La advertencia: el crimen y las economías ilegales podrían poner en riesgo el postconflicto.

Según el Informe de Naciones Unidas, la delincuencia organizada puede “… aprovechar los vacíos de poder que surgen entre el conflicto y el establecimiento de instituciones sólidas; además, la impunidad de la delincuencia puede mirar la confianza de la población en el aparato de justicia”. Así ocurrió en Afganistán y en Irak, donde la violencia ha resurgido, especialmente en contra de los civiles. La tasa de homicidios en Haití se ha duplicado en seis años y en Sudán del Sur la abundancia de armas de fuego ha aumentado la letalidad asociada con robo de ganado. A estos podrían sumarse los casos de Guatemala y Salvador, que siguen figurando en los primeros lugares de homicidios después de los acuerdos que pusieron fin a sus guerras civiles.
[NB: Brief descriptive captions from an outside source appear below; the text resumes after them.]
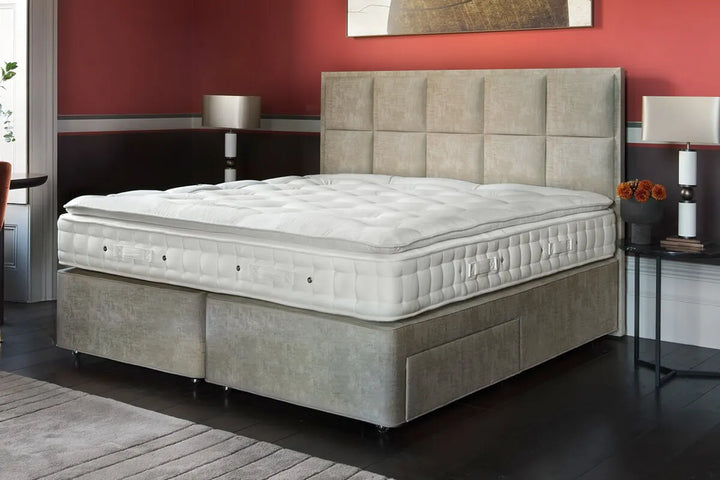 Hypnos Pillow Top Classic Divan Bed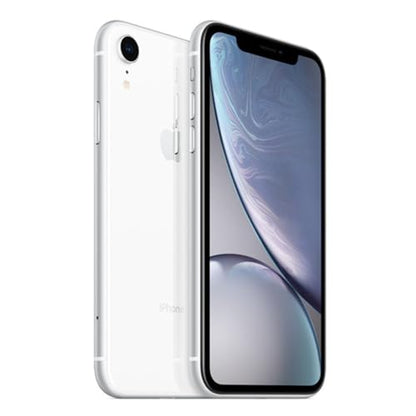 Unlocked - Apple iPhone XR, US Version, 64GB, White - MRYT2LL/A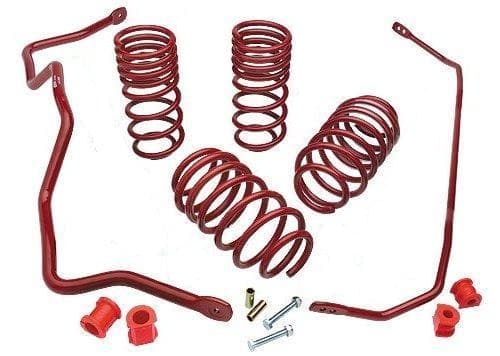 Eibach Pro-Plus Tubular Front & 2-Way Adjustable Rear Sway Bar Kit - Image 2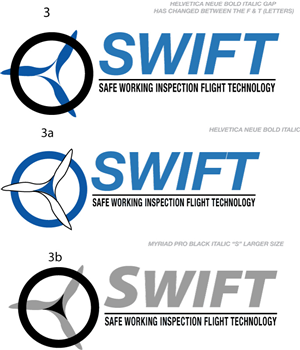 Logo Design by fourdog123 for SWIFT | Design: #6453677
La violencia no se debe a los cultivos ilegales, sino que ambos nacen de la incapacidad o la ausencia del Estado.
Esta vulnerabilidad es más notable justamente en aquellos territorios donde la violencia se ha expresado de manera persistente, así como en los municipios o ciudades donde las mejorías han dependido de pactos frágiles o del dominio temporal de alguna organización criminal. Por tanto, una pregunta central de cara al postconflicto es cómo puede hacer el Estado colombiano para que las múltiples economías criminales no se traduzcan en violencia persistente. Como dice el Informe, “más que atender las causas (del conflicto)… hay que prevenir el surgimiento de la violencia debido a la delincuencia organizada y a la violencia interpersonal, que pueden dispararse en entornos donde es débil el Estado de Derecho”.
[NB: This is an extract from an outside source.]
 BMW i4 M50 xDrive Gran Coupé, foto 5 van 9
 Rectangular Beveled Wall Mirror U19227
Y aquí encaja el hallazgo de Vanda Felbab-Brown en el sentido de que los gobiernos que han logrado reducir la violencia no han librado al país de la delincuencia organizada pero sí han disminuido su influencia sobre la sociedad y el Estado. Para llegar a esto es necesario que las economías criminales no (re)configuren al Estado sino que el Estado las controle de manera que se reduzca al mínimo su potencial de corrupción y violencia. Como dice León Valencia en “Violencia Urbana, radiografía de una región”, es justamente en la relación entre agentes del Estado, líderes políticos y organizaciones ilegales donde se definirá la continuidad o la desaceleración definitiva de la violencia.

Habrá que insistir entonces en que una tasa de 32 homicidios por cada cien mil habitantes sigue siendo un problema y en que la reducción de la violencia tendrá que ser un punto central de la agenda.